Read Glamour of the God-Touched Online
Authors: Ron Collins
Tags: #coming of age, #god, #magic, #dragon, #sorcery, #wizard, #quest, #mage, #sword, #dieties
“Would you be with a mage?”
Arianna’s lips curved into a half-smile.
“Come now, Garrick. You are only an
apprentice.”
“But you know I
will
be a mage.”
She gave a playful shrug. “And you would
have us live out in the woods somewhere distant? My mother would
kill me for moving that far away.”
“I come to town often enough. You could,
too.”
“Not often enough for my mother’s view.”
They came to a halt and he put a hand on her
shoulder.
“It can be a good life, Arianna. I’ve seen
it. Alistair lives free.” A sly grin crossed his lips. “And I
wouldn’t have you pay for any mug you broke.”

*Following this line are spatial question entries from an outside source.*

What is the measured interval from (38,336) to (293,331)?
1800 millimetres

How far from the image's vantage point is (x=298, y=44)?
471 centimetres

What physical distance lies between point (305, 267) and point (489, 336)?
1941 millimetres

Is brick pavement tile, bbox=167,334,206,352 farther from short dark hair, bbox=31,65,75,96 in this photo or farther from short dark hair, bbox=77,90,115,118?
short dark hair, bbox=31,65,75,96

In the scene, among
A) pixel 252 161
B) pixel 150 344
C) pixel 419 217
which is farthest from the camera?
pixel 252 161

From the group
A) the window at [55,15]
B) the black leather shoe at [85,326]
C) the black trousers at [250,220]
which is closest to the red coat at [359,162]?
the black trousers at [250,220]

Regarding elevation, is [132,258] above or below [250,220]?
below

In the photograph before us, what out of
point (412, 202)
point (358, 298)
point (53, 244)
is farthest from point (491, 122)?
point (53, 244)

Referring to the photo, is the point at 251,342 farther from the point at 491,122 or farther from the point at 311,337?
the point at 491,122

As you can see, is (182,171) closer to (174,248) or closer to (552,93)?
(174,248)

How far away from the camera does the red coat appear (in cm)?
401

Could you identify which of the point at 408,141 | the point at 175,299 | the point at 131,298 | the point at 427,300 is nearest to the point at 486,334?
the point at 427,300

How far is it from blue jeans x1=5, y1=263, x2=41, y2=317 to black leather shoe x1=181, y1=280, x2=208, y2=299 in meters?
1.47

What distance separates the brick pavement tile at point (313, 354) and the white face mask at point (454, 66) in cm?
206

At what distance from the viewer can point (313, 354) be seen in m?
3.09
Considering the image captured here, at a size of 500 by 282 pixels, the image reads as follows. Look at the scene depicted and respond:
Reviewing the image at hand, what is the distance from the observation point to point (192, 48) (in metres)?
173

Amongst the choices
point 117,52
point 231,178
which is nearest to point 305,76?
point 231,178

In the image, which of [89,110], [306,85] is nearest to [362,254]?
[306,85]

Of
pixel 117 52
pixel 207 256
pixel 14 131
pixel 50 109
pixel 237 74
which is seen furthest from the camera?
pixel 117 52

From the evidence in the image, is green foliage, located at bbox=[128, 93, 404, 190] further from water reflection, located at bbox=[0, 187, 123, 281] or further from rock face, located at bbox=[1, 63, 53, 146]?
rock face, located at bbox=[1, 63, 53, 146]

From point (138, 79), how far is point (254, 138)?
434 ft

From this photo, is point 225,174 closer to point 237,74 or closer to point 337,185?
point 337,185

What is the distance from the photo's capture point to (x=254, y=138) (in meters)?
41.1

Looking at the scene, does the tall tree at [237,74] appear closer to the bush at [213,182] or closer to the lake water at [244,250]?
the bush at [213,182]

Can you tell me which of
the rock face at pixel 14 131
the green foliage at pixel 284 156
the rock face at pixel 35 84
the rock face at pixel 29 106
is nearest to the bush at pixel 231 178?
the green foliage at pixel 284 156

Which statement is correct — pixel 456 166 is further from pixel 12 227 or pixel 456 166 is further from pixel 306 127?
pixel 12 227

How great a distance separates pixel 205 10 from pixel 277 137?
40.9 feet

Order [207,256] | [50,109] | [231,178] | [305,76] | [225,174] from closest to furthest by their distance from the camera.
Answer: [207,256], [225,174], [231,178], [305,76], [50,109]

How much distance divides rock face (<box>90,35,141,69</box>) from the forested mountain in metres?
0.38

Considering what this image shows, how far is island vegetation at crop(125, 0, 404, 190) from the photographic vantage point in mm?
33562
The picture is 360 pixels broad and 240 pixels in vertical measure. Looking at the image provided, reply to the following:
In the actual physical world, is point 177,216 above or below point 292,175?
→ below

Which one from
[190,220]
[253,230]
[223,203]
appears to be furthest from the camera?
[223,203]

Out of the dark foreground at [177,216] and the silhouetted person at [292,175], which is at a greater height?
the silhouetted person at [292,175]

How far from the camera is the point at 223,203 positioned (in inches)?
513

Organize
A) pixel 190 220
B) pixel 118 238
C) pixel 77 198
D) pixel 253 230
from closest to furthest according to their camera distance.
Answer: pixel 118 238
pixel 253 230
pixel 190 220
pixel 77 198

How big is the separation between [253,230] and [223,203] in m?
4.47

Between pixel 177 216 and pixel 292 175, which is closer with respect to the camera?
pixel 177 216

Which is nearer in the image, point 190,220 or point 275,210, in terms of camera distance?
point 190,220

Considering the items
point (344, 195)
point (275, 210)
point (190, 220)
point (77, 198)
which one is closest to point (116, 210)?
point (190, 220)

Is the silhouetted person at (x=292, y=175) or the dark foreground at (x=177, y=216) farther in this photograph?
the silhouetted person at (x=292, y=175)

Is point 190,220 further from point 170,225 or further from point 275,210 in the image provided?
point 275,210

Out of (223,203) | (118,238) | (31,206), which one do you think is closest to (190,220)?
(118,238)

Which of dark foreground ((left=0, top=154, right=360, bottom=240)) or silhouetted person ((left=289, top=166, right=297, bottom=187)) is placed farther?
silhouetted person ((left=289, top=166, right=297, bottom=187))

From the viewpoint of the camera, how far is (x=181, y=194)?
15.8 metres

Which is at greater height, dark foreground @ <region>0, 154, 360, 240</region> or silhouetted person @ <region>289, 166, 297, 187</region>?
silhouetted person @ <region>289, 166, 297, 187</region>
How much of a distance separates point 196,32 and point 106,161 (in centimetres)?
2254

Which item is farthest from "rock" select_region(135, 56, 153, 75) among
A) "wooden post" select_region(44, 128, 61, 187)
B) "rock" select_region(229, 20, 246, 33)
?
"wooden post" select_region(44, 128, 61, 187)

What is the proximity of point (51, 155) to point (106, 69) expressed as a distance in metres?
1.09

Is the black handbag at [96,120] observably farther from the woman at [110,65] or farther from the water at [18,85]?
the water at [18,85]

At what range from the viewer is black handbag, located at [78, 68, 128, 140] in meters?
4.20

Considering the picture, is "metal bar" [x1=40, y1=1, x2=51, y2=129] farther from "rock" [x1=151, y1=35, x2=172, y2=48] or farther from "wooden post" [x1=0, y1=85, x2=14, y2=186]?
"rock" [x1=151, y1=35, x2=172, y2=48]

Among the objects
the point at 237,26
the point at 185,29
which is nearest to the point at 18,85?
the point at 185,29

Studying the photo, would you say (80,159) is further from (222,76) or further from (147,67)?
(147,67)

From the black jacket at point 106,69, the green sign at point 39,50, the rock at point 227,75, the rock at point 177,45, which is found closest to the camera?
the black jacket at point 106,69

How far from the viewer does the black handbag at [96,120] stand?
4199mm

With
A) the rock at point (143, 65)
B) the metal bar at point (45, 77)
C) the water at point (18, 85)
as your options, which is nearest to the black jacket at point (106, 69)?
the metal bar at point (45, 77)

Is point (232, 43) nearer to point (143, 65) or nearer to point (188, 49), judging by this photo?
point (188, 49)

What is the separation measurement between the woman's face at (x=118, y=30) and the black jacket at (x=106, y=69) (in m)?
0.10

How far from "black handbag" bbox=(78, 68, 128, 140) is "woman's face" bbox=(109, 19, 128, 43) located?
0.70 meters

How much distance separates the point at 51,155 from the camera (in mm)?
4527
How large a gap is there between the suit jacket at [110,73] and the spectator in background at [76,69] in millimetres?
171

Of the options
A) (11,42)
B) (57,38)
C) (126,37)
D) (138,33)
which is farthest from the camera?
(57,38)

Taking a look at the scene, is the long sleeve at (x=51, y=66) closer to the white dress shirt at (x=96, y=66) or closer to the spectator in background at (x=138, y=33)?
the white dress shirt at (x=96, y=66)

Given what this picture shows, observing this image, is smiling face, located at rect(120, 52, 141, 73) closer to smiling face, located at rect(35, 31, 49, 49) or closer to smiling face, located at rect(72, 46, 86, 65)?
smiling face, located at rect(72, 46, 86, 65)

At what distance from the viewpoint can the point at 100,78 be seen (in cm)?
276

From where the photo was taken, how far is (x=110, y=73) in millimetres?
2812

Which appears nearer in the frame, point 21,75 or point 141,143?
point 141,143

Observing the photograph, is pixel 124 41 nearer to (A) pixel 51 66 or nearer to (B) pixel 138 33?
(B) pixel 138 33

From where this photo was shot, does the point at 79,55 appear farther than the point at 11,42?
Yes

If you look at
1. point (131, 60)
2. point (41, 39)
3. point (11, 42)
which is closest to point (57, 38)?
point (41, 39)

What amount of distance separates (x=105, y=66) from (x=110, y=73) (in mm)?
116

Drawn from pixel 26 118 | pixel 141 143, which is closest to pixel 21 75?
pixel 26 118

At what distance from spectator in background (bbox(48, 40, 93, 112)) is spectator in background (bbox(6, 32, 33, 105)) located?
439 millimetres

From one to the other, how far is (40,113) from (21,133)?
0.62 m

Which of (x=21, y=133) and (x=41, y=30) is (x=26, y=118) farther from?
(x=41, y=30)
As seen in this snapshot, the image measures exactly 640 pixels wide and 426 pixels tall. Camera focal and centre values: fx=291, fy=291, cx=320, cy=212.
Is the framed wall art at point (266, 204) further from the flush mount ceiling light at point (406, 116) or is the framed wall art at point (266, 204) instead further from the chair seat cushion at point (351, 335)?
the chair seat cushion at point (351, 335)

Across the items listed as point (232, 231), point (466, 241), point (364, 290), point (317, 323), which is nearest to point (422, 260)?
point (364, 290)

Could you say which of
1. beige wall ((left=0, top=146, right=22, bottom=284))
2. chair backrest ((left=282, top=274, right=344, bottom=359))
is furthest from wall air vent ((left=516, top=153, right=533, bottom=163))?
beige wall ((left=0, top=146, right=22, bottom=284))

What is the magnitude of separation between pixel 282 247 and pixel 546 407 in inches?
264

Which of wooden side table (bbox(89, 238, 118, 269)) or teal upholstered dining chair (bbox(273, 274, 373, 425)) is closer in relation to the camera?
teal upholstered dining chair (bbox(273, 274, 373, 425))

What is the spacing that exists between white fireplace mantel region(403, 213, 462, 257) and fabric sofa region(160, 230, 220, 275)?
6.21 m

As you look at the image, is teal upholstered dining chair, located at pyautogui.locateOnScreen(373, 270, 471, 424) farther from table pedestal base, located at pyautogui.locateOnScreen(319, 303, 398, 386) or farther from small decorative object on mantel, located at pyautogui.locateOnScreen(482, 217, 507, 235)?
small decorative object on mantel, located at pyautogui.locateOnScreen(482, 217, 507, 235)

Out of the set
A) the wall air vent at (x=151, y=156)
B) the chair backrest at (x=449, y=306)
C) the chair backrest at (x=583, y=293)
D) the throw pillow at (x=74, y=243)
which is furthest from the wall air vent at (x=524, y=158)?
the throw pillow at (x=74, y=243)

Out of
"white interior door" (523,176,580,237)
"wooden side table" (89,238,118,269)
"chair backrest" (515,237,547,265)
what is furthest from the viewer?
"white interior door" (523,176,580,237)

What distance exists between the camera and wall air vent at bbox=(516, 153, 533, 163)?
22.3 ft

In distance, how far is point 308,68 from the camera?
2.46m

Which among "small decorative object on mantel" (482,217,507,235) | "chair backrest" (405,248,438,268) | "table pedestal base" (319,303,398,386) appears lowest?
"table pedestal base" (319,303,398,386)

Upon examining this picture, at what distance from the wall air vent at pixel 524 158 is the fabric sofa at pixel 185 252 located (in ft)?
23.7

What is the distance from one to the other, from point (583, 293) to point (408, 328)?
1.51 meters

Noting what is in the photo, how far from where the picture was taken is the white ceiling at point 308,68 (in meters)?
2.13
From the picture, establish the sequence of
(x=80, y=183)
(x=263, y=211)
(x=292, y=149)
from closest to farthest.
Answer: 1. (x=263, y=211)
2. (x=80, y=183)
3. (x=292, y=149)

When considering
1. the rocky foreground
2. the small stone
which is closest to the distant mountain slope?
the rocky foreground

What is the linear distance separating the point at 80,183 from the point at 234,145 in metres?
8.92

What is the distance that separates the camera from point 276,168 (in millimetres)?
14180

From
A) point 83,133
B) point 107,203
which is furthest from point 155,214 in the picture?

She hit him on the shoulder. Hard.
“Ow!”
“I’ll be having none of that from my
husband.”
“It was a
jest
, Arianna.”
She looked at him, her eyes softening. “Was
it, now?”
“Yes,” he said. “It was.”
He leaned down to kiss her.
She turned her face to receive him, but
before they touched she pulled away, giving an un-girly snort of
laughter at his expression.
“You’ll have to catch me if you want a
kiss.”
She collected the hem of her dress and ran
down the path.
She
liked
him.
He realized it with a rush.
Arianna, daughter of Helene,
liked
him.
He gave chase, pretending to clutch for her
shawl as it trailed behind her, letting her lead him for a bit. He
stumbled as she dodged. He was going to catch her, of course. He
was going to catch her, and turn her around, and he was going
to—
As he reached a hand out to her shoulder,
Arianna gave a yelp, then a sudden lurch.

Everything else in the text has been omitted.